What you are asked to do:
From the entries below, gather each line containing the word "across".

── Data for this task ──

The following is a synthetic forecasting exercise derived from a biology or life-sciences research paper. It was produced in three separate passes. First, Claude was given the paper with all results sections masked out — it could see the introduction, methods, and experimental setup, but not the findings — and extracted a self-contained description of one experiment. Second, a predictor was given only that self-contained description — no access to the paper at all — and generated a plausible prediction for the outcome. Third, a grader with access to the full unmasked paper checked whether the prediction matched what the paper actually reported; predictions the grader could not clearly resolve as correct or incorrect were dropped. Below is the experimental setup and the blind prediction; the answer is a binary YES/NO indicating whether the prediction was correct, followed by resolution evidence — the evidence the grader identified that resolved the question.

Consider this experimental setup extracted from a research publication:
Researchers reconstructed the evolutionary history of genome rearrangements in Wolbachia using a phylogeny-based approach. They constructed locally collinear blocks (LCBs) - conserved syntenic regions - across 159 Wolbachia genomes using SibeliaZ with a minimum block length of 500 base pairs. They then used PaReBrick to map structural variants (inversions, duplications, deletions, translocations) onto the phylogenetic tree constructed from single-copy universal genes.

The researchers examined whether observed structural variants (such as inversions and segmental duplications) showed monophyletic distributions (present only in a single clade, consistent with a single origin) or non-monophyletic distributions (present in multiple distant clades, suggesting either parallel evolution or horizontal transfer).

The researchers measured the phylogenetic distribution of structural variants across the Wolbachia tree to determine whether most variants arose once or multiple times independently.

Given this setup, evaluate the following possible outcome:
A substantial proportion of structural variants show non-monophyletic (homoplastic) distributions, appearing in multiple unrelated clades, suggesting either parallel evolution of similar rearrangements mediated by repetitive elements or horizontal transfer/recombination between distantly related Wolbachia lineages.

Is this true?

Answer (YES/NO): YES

───
── Data for this task ──

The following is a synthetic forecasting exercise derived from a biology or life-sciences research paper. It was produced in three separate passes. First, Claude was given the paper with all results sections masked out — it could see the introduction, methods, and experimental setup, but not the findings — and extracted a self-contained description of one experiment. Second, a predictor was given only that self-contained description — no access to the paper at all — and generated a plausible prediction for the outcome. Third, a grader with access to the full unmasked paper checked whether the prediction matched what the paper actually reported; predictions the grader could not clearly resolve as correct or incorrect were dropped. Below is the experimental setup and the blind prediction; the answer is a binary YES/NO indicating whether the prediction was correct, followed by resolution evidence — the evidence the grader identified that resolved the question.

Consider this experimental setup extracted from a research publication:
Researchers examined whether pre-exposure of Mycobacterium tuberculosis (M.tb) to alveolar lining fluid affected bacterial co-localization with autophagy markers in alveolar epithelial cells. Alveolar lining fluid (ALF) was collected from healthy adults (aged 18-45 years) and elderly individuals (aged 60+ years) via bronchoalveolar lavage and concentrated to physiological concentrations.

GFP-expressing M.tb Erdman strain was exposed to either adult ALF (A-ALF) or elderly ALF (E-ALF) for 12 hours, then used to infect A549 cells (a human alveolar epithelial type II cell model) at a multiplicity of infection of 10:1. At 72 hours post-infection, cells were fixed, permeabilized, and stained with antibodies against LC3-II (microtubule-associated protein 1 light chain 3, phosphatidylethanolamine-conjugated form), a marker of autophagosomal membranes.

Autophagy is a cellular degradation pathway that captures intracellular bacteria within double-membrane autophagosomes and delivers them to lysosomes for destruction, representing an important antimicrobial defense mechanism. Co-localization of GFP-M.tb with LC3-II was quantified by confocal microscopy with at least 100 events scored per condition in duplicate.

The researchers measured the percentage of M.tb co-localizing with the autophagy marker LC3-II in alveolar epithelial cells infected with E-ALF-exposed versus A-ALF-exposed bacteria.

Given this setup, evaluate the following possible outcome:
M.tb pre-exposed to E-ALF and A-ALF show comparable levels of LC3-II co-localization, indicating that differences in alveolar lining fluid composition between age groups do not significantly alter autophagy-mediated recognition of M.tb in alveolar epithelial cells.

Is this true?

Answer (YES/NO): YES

───

Exercise answer:
Researchers reconstructed the evolutionary history of genome rearrangements in Wolbachia using a phylogeny-based approach. They constructed locally collinear blocks (LCBs) - conserved syntenic regions - across 159 Wolbachia genomes using SibeliaZ with a minimum block length of 500 base pairs. They then used PaReBrick to map structural variants (inversions, duplications, deletions, translocations) onto the phylogenetic tree constructed from single-copy universal genes.
The researchers measured the phylogenetic distribution of structural variants across the Wolbachia tree to determine whether most variants arose once or multiple times independently.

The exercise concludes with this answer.